§ TEXT SECTION
Yet, here I was, tonight, confronted with a choice. I chose not to go. I chose not to go when I drove past the church before four o'clock. I chose not to go when I stopped at my fiance's house to heat up dinner so we could eat together during his break. Except I hadn't gotten to the heating part when he walked in with food in hand for his lunch. Whoops. Hmm. Maybe I could go...

But I don't want to.

"You can go to mass still, sweetheart!" My thoughts were interrupted.

"But I don't want to." This time spoken aloud.  Hmm. Saying those words outloud stung a bit. 

"Why don't you want to go?"

"I'm not sure. I just don't... want to." Yep.. those words sound even lamer aloud than they do in my head.

"You know that means you most need to go."

My fiance returned to work. I got out my sewing project fabric... because it was waiting. And I'd been waiting all weekend to work on those projects. It didn't seems as appealing as I had thought. I put it back.

I got in my car and drove to the church, hoping for some peace to wash over my stubborn heart.

I left mass, still struggling with the sadness I'd been battling for several days, unsure what the cause was. I turned the music on. Three beats of the song and I shut it off. It was too loud. Too busy. Too much.

Driving, I realized that there were several decisions I was avoiding praying about.

I'm not sure why I ever wonder about my sadness. That's always the reason. The busyness. The failure to sit in the quiet and bare my heart to God.

Realizing this was the problem, I drove a bit more. I could make it to adoration.

Or I could go to Goodwill.

I went to Goodwill. Shock of shocks, nothing was there that I needed to purchase. Or even wanted to purchase.

Just like the other day when I did the same thing... going to three different thrift stores in a different town in an avoidance of going to a daily mass. Rationalized, of course. Yet.. nothing in those stores was even slightly appealing, try as I might to make it so.

Hmm. Got back in the car. Guess I can make it to Pella. I chuckled a bit. God was certainly not making it easy for me to avoid Him. Yesterday, I was so determined to crack my heart open to Him. Why the change today?

I drove, the entire trip in the quiet, listening to the car move over the road.

§ WORK TASK
Repeat the passage above about avoiding mass, word for word, from "I got in my" down to "heart to God.".

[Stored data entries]
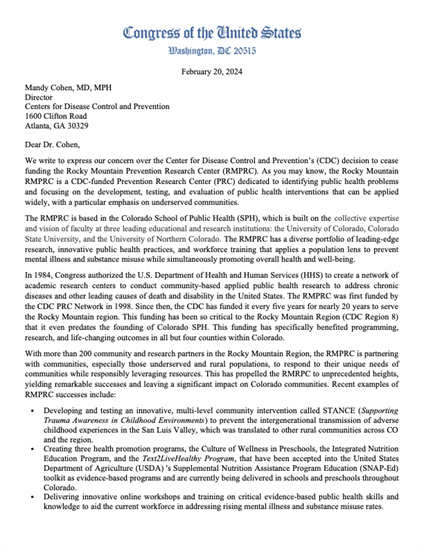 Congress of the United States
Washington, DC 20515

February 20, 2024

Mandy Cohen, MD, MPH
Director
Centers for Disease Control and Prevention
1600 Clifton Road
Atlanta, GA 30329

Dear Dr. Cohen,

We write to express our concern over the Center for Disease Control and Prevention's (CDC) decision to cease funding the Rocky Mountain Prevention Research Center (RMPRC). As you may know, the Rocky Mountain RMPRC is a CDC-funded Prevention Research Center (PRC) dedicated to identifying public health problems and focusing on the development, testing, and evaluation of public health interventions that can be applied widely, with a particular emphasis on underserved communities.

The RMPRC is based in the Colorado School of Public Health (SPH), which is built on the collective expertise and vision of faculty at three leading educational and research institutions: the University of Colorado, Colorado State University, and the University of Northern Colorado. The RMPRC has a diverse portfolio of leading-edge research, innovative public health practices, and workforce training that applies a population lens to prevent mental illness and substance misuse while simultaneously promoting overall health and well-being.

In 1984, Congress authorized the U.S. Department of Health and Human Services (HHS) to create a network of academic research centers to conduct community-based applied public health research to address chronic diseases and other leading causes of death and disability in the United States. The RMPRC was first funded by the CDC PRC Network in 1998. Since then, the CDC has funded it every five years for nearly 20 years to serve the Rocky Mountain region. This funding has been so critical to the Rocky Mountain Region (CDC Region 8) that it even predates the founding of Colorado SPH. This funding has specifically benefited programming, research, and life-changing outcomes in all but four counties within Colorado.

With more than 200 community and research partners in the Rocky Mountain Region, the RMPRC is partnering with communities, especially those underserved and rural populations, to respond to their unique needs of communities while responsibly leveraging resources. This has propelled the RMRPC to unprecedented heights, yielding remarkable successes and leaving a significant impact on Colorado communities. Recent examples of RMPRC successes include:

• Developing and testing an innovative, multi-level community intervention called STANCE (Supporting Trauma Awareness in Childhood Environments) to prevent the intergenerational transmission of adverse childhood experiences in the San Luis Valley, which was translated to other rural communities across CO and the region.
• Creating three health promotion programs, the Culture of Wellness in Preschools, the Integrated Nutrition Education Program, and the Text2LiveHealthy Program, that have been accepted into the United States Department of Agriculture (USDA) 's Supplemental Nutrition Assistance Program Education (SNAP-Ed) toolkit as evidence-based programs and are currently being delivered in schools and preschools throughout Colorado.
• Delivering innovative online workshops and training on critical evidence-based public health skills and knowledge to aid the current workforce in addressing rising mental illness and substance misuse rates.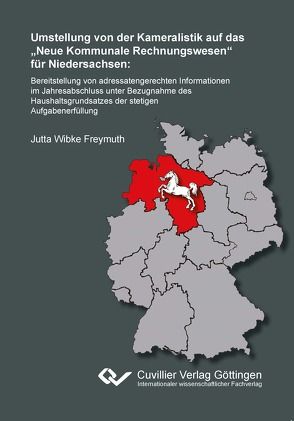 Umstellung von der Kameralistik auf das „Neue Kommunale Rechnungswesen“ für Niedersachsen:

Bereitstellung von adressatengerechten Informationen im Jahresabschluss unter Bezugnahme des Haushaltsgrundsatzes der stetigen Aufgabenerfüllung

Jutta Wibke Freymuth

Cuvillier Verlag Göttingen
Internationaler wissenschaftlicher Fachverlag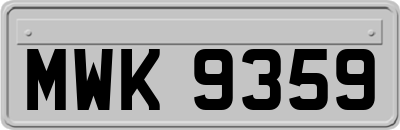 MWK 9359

§ WRITTEN ANSWER
I got in my car and drove to the church, hoping for some peace to wash over my stubborn heart.

I left mass, still struggling with the sadness I'd been battling for several days, unsure what the cause was. I turned the music on. Three beats of the song and I shut it off. It was too loud. Too busy. Too much.

Driving, I realized that there were several decisions I was avoiding praying about.

I'm not sure why I ever wonder about my sadness. That's always the reason. The busyness. The failure to sit in the quiet and bare my heart to God.